───── EXTRACT

I am one of them. I now know, that my ex knew for three or four years while he kept fucking me bareback. We were together for sixteen years. When we separated, he kept calling me, telling me how much he still loved me and wanted to get back together. This went on for 4 1/2 years after the separation. I was wearing condoms with others, so I never worried about getting tested after he left; silly me! In the end, I started becoming really sick, but I and my doctor attributed that to clinical depression and the stresses of working in a seriously homophobic workplace, where I was being seriously harassed. At the time, I was telling my ex all this, and he still said nothing other than how much he still loved me!

I have spent most of the more than a decade since unable to maintain steady employment, always making sure I know where all of the washrooms are when I am out, as I now have had serious diarrhea the whole time, and I get very little notice (yes, I have shat my pants in public many times)...

Oh, and the most important lose to me, I have serious emotional and cognitive problems due to this disease. It is anything but this wonderful freedom that all of these stories suggest!

I hope everyone is getting the points I am making!

To the person who started this thread: Please, don't be so silly? Get tested, and if you already have HIV, take care of your health. If you are still negative, please protect yourself.

Everything in life comes with a risk, and life is about making INFORMED decisions, and weighing the risks against the benefits.

──────────

# EXERCISE DIRECTIONS:
In the forum post, how long were the writer and the ex together?

───── AVAILABLE DATA

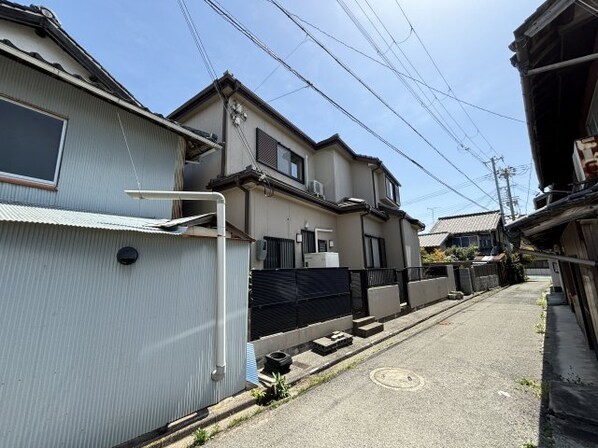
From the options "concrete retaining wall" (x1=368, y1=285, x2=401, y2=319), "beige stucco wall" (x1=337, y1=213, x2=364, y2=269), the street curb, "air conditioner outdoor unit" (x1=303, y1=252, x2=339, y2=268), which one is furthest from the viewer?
"beige stucco wall" (x1=337, y1=213, x2=364, y2=269)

──────────

# SOLUTION:
Sixteen years.